## Start

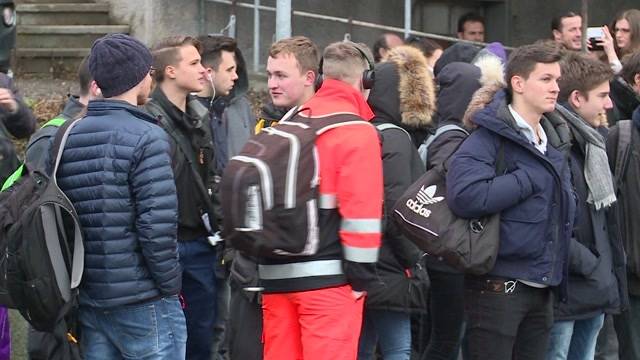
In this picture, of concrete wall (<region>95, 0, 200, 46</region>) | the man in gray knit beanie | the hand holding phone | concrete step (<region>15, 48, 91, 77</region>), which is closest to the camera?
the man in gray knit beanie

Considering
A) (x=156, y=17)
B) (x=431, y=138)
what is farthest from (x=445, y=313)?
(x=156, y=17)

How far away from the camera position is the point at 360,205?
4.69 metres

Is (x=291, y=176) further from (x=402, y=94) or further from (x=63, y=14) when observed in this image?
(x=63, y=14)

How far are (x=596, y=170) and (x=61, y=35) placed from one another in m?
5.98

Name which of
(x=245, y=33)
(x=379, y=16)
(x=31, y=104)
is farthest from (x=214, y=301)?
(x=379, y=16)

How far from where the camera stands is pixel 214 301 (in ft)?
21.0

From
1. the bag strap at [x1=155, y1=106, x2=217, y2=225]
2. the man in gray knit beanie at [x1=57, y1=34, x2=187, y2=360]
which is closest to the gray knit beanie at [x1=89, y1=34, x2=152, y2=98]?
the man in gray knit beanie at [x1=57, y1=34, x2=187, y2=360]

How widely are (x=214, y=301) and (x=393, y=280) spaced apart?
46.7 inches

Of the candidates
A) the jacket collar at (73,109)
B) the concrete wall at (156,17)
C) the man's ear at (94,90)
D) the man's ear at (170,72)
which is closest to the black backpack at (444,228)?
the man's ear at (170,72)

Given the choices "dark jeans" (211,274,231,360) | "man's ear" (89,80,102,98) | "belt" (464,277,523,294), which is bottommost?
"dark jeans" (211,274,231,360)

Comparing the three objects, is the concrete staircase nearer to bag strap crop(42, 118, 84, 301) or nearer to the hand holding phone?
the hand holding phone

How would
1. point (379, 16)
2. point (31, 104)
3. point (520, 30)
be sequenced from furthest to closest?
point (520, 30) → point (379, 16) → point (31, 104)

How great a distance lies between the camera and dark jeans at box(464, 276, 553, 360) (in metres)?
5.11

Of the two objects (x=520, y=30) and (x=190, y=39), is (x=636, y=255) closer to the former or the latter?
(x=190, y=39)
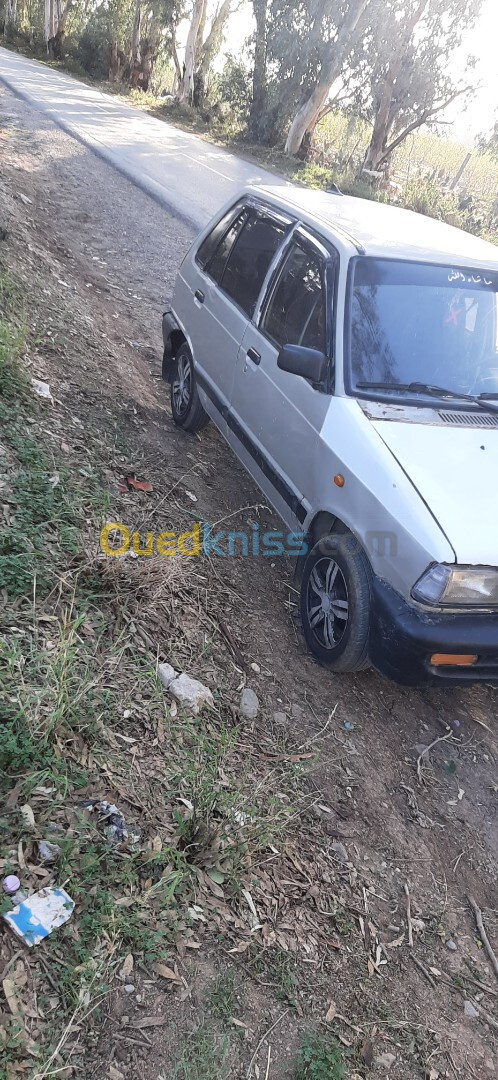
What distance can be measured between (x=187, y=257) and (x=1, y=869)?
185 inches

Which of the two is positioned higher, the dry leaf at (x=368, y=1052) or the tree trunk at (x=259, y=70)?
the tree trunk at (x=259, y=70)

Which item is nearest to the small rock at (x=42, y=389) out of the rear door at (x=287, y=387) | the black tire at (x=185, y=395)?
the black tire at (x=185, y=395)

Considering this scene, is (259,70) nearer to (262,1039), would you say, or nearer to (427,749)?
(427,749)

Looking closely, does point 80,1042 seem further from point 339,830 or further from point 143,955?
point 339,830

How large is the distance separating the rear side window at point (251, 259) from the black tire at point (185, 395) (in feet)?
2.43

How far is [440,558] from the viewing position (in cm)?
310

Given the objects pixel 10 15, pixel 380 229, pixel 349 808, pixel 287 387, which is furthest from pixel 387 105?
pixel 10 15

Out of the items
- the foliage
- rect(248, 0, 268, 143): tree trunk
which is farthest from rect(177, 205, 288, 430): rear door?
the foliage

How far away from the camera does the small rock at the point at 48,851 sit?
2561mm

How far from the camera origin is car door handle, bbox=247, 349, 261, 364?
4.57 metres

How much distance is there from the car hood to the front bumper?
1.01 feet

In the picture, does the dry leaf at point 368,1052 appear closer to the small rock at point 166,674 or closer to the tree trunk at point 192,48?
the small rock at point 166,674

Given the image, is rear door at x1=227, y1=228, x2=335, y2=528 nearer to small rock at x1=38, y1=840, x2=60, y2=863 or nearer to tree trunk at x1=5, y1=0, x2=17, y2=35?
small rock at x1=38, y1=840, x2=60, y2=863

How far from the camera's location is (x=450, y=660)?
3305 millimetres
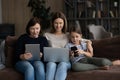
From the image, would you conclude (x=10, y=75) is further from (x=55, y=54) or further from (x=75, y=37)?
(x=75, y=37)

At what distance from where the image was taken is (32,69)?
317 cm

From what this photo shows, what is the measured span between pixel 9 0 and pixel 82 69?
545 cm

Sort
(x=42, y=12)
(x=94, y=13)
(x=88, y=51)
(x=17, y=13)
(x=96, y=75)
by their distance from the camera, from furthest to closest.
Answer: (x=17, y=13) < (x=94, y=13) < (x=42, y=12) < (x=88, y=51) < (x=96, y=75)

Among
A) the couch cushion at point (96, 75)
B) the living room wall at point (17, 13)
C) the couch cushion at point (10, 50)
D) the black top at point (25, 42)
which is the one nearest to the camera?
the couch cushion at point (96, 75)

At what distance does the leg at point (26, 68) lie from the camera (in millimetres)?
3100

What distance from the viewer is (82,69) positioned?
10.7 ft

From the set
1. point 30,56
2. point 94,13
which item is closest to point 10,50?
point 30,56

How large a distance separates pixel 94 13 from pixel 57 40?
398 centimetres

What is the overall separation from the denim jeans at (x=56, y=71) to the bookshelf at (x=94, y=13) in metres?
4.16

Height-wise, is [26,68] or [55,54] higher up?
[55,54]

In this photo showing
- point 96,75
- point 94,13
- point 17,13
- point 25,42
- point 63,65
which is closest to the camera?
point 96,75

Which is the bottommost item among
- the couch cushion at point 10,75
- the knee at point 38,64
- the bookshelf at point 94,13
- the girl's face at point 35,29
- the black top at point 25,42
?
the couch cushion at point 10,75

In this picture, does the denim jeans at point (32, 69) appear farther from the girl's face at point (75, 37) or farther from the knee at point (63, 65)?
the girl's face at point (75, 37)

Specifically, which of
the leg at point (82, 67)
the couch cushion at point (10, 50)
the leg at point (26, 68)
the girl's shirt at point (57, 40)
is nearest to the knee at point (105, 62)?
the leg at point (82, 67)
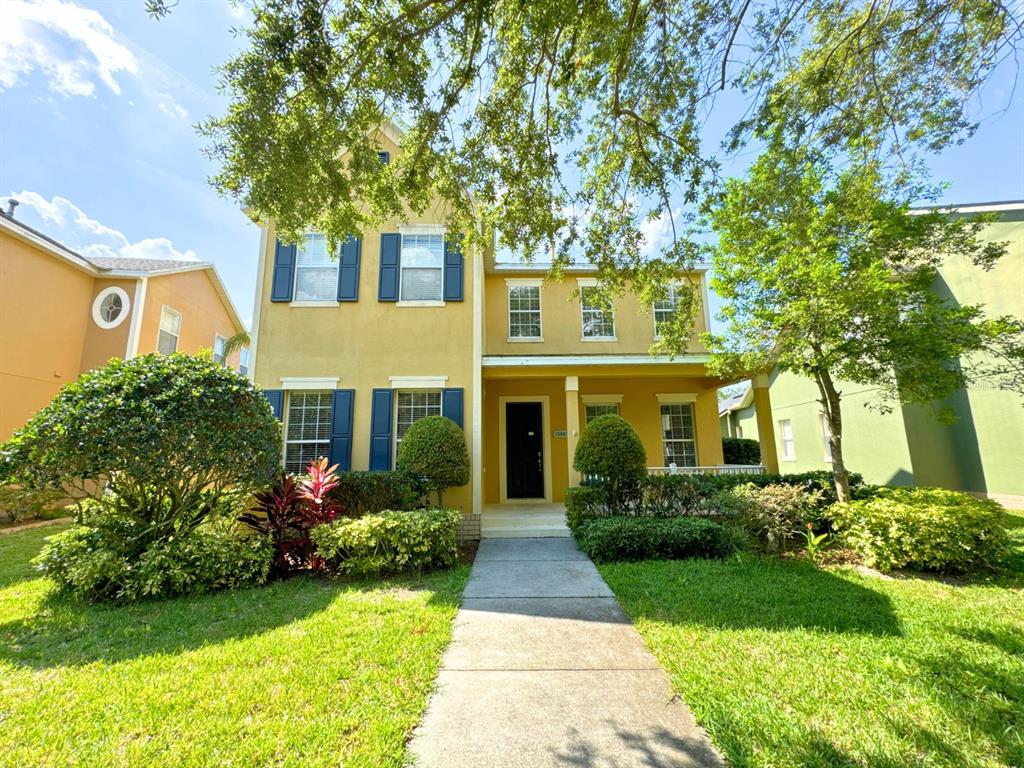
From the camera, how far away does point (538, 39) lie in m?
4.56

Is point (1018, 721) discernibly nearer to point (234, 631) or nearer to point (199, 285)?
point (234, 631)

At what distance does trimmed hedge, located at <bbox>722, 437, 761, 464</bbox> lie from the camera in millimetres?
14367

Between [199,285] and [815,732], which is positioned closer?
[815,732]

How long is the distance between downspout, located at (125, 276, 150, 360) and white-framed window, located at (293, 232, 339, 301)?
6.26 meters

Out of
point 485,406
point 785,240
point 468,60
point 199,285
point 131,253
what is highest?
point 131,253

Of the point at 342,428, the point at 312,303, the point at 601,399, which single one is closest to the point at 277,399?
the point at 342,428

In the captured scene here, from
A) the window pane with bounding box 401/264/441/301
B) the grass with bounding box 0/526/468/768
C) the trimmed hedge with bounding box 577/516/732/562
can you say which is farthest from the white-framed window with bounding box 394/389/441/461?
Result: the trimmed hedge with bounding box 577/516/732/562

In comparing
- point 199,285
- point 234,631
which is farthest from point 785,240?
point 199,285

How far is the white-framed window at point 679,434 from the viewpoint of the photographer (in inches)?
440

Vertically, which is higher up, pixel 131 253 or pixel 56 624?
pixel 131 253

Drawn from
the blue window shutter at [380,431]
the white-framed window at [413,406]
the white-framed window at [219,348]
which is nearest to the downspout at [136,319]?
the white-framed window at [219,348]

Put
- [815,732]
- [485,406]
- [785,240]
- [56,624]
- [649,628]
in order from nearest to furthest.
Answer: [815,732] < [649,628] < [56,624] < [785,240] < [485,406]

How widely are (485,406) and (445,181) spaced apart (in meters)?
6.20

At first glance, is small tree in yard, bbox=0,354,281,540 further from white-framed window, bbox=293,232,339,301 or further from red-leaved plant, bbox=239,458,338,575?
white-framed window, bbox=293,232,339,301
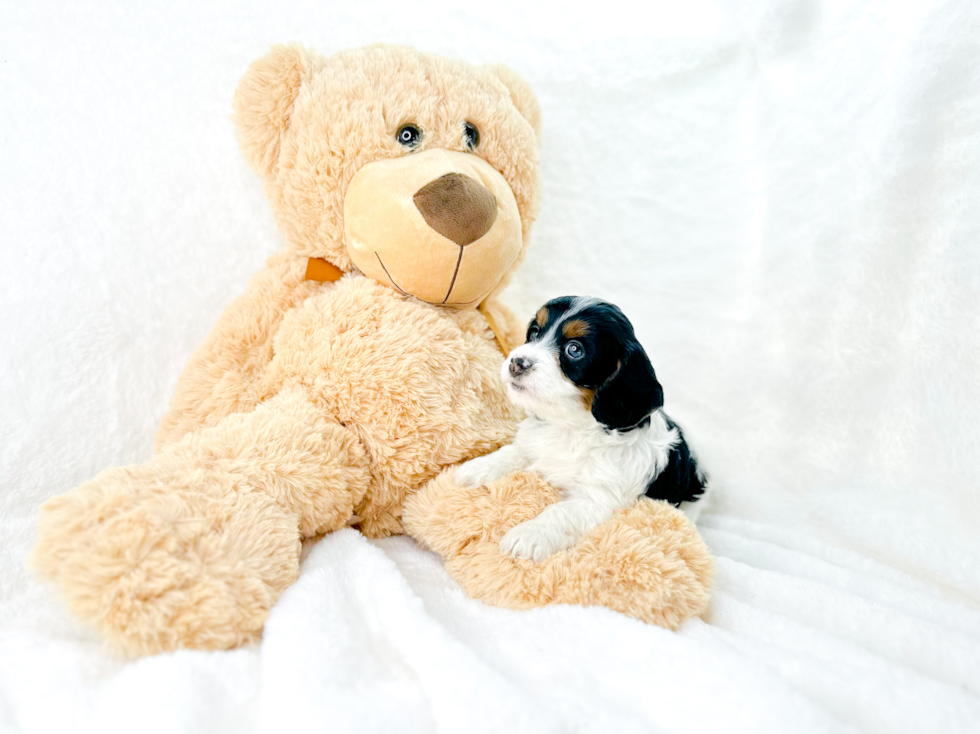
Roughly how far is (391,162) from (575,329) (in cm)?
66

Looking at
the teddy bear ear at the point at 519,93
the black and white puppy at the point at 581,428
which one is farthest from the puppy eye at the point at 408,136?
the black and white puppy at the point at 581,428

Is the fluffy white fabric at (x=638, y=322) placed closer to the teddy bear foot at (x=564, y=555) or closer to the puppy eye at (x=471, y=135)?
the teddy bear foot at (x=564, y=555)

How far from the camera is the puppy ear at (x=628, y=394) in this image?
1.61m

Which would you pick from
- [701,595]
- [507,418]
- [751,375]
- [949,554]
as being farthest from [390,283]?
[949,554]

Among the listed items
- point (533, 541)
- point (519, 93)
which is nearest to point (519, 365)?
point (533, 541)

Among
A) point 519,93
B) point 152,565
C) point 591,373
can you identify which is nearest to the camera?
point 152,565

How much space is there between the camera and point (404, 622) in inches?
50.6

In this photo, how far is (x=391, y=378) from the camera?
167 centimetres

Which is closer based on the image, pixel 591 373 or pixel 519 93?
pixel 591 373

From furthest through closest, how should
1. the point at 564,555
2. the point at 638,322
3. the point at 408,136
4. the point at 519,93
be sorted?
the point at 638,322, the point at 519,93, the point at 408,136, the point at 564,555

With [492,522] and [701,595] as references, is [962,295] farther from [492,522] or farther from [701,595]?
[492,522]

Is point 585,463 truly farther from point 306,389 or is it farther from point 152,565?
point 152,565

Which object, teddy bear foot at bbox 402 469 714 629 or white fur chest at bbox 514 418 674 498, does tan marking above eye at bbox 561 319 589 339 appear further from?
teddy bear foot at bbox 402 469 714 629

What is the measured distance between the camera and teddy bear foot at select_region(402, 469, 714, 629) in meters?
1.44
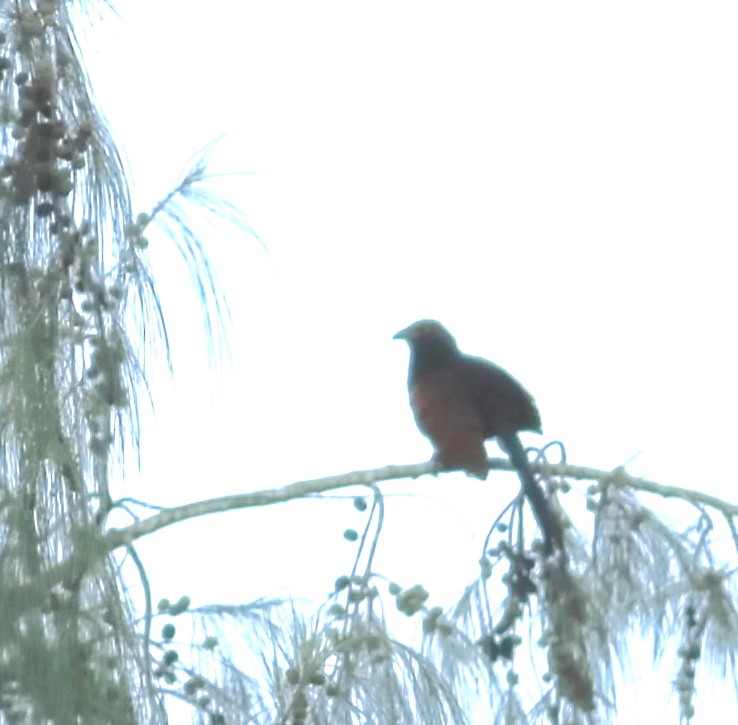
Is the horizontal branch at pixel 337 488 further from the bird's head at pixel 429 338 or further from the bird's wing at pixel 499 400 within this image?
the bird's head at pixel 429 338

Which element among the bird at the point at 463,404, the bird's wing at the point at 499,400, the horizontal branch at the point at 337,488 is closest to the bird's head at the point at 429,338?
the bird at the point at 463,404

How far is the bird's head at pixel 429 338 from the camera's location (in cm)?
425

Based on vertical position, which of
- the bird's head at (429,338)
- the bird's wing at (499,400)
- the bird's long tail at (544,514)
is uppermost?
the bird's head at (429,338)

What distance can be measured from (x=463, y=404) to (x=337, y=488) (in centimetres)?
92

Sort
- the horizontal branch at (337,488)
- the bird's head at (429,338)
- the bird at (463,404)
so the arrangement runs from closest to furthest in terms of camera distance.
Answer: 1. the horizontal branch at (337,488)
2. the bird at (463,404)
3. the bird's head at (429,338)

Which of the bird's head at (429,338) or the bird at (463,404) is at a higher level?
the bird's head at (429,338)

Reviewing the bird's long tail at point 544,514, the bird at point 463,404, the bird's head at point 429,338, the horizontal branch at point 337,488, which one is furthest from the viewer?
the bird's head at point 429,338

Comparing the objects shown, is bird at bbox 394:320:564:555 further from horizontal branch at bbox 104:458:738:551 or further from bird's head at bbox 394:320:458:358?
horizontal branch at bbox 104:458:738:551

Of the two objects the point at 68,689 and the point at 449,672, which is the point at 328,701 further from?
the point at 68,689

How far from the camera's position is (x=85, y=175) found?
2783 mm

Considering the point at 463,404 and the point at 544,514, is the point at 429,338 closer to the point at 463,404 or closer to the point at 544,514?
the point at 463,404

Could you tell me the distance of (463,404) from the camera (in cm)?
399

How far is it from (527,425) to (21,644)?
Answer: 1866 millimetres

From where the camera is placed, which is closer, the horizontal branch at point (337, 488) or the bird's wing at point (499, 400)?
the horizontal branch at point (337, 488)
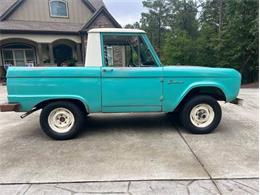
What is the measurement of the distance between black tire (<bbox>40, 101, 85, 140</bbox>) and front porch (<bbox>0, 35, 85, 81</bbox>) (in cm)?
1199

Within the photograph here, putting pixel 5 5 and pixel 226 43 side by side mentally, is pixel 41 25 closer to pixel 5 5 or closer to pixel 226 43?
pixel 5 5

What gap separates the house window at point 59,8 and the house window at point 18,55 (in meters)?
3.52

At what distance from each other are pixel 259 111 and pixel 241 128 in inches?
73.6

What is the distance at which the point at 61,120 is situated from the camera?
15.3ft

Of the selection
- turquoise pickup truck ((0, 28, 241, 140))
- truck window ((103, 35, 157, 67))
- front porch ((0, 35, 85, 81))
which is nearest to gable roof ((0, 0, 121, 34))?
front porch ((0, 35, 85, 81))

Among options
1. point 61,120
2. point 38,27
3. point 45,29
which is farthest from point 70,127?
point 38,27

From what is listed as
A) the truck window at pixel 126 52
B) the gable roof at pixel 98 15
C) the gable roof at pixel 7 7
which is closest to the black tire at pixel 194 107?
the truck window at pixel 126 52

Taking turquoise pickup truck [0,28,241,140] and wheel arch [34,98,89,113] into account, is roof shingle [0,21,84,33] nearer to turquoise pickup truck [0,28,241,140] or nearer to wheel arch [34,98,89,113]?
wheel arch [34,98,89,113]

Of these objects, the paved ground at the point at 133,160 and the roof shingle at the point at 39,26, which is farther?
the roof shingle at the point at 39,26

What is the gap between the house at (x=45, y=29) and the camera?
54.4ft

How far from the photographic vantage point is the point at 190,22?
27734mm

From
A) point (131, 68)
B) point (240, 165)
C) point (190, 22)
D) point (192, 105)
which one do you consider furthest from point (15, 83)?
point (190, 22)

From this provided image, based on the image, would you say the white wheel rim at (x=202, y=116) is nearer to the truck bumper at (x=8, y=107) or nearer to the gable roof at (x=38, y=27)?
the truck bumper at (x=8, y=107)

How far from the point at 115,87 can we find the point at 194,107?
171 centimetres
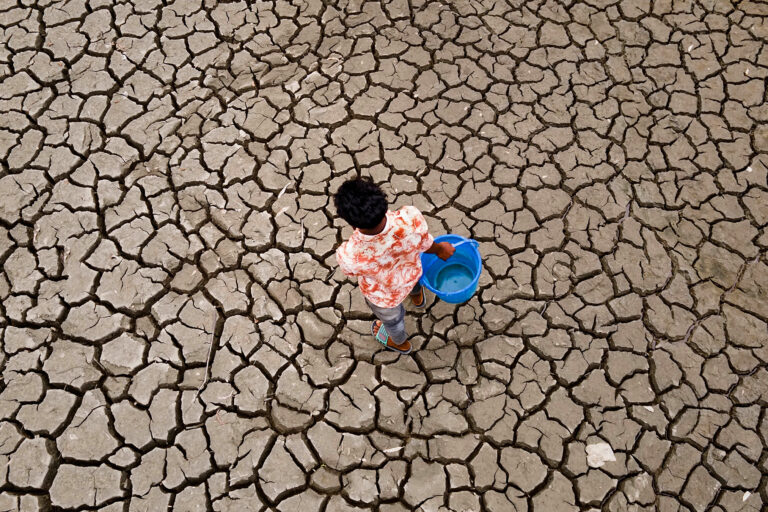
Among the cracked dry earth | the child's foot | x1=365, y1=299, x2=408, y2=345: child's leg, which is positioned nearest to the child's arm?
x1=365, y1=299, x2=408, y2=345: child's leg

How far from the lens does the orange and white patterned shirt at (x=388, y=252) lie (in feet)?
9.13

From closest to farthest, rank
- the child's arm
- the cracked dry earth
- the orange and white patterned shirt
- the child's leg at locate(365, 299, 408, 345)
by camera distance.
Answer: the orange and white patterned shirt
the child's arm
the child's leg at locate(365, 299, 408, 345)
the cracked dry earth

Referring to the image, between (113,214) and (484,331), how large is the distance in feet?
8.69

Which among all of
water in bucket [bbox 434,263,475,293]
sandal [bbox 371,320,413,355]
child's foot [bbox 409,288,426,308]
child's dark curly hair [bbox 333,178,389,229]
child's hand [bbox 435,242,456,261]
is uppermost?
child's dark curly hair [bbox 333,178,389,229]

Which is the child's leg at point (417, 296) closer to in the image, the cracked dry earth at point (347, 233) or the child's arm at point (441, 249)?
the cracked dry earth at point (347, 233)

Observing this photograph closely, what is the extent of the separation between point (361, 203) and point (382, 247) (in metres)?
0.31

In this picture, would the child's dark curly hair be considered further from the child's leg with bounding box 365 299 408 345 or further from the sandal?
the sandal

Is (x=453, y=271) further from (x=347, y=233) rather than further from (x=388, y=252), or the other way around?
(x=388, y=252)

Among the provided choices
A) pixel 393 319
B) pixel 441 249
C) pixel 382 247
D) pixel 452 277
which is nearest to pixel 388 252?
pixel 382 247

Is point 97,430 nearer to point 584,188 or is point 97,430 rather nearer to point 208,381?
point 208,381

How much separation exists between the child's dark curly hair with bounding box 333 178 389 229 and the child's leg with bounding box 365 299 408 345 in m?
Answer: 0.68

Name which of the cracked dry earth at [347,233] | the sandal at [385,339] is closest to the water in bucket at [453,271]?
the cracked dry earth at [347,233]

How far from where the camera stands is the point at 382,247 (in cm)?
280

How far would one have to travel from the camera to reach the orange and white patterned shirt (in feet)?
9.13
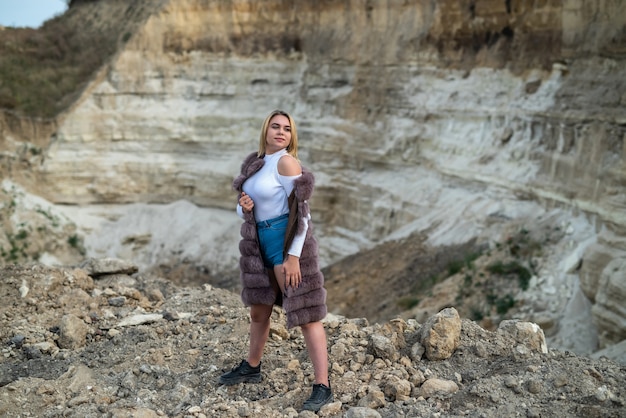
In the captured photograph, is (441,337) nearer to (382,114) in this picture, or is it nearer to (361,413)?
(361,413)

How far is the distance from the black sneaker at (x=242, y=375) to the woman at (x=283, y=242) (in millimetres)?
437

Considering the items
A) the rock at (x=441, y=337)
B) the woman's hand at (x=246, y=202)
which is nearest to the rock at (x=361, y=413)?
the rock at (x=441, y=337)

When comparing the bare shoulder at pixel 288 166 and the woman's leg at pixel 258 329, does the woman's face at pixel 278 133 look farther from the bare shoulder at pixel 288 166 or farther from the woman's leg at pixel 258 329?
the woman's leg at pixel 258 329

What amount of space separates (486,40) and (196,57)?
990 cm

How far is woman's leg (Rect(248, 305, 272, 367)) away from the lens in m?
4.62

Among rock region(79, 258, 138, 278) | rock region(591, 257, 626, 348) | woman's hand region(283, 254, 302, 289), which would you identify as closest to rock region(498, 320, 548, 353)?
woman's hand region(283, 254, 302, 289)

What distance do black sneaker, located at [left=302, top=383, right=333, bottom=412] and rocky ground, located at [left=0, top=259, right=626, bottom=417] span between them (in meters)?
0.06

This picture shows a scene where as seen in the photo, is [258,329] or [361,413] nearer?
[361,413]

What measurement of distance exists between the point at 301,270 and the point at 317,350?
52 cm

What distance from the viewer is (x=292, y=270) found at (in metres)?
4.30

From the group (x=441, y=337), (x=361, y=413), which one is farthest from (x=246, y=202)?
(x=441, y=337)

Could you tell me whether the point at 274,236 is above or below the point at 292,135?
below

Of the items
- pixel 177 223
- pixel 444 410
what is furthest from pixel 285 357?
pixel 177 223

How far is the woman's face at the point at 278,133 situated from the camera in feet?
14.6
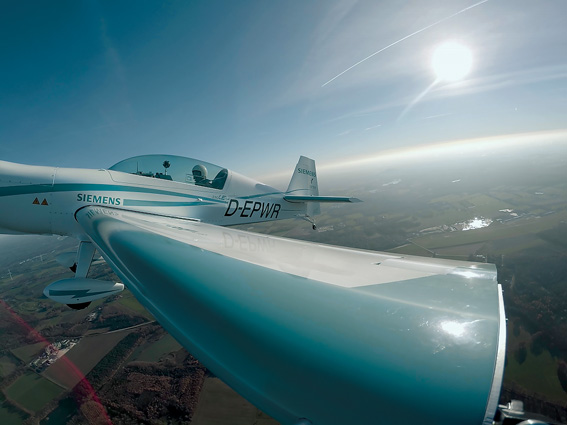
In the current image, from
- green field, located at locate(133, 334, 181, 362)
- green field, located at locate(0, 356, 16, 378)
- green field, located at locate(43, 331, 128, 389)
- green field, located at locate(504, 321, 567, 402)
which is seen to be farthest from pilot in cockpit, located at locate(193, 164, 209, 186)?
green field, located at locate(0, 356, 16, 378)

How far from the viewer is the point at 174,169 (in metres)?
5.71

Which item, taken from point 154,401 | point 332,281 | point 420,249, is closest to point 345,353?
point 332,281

## End

The lines to copy run from the line containing "What measurement of" through the end of the data above; copy exactly those, minus the pictures.

What measurement of distance exists between the point at 301,270 and the point at 317,350?
52 cm

What distance from the viewer is (x=292, y=270) found at (in metres)?
4.30

From the group (x=441, y=337), (x=361, y=413), which one is farthest from (x=246, y=202)?
(x=441, y=337)

Could you tell me whether the point at 274,236 is above or below the point at 292,135?
below

Of the items
- pixel 177 223
- pixel 444 410
what is furthest from pixel 285 357?
pixel 177 223

How far is the woman's face at the point at 278,133 situated from the camera in feet?
14.6
In the current image, from
- green field, located at locate(133, 334, 181, 362)
- green field, located at locate(0, 356, 16, 378)
- green field, located at locate(43, 331, 128, 389)
- green field, located at locate(504, 321, 567, 402)
which is seen to be farthest from pilot in cockpit, located at locate(193, 164, 209, 186)?
green field, located at locate(0, 356, 16, 378)

How far from the viewer is the point at 174,169 (in metres)?
5.71

Which item, taken from point 154,401 | point 332,281 | point 420,249, is closest to point 345,353?
point 332,281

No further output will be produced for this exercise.